### Exercise objective
Copy out every one of the records below word for word.

--- Records supplied ---

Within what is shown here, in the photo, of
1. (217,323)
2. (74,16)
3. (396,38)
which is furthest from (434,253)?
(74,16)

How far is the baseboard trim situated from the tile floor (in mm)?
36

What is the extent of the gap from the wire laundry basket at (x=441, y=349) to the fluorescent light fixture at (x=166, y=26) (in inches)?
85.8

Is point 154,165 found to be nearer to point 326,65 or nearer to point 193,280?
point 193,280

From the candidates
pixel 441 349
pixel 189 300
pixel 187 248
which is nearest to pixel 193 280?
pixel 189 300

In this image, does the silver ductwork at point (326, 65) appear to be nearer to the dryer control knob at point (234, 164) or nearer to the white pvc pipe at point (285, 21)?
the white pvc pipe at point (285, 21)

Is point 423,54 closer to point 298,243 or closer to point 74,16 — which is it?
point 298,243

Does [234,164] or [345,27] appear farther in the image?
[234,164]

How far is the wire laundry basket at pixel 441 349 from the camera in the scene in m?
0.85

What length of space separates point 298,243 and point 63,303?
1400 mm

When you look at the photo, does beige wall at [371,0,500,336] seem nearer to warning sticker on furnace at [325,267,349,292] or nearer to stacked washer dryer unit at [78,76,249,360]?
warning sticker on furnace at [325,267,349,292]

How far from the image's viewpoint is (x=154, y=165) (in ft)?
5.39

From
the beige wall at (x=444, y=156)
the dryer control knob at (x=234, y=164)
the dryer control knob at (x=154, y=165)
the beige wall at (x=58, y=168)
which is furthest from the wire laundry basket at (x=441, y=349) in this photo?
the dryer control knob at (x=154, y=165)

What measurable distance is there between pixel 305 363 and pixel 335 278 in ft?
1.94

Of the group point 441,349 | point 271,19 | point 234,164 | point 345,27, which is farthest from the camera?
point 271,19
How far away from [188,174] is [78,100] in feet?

---

### Solution below
Within what is shown here, in the photo, of
1. (217,323)
2. (74,16)
3. (396,38)
which is furthest from (434,253)?
(74,16)

How far is the baseboard trim situated from the tile floor (in mm)?
36

What is the extent of the gap from the wire laundry basket at (x=441, y=349) to the fluorescent light fixture at (x=166, y=26) (in inches)?
85.8

Is point 154,165 found to be nearer to point 326,65 or nearer to point 193,280?
point 193,280

From the candidates
pixel 441 349
pixel 189 300
pixel 187 248
which is nearest to pixel 193 280?
pixel 189 300

In this image, does the silver ductwork at point (326, 65) appear to be nearer to the dryer control knob at point (234, 164) or nearer to the white pvc pipe at point (285, 21)?
the white pvc pipe at point (285, 21)

Is point 423,54 closer to point 298,243 or closer to point 74,16 — which is it?
point 298,243

Does [234,164] or [345,27] appear farther in the image?
[234,164]

How far is the wire laundry basket at pixel 441 349 from the camera in the scene in m?
0.85

What length of space separates point 298,243 and point 63,303?
1400 mm

When you look at the photo, does beige wall at [371,0,500,336] seem nearer to warning sticker on furnace at [325,267,349,292] or nearer to stacked washer dryer unit at [78,76,249,360]?
warning sticker on furnace at [325,267,349,292]

How far from the image's viewpoint is (x=154, y=165) (in ft)?
5.39

From
the beige wall at (x=444, y=156)
the dryer control knob at (x=234, y=164)
the dryer control knob at (x=154, y=165)
the beige wall at (x=58, y=168)
which is furthest from the wire laundry basket at (x=441, y=349) in this photo?
the dryer control knob at (x=154, y=165)

What measurable distance is there between pixel 305 363 and pixel 335 278 in ft?
1.94

Of the group point 441,349 | point 271,19 | point 234,164 | point 345,27, which is farthest from the camera?
point 271,19
How far away from [188,174] is [78,100] in feet?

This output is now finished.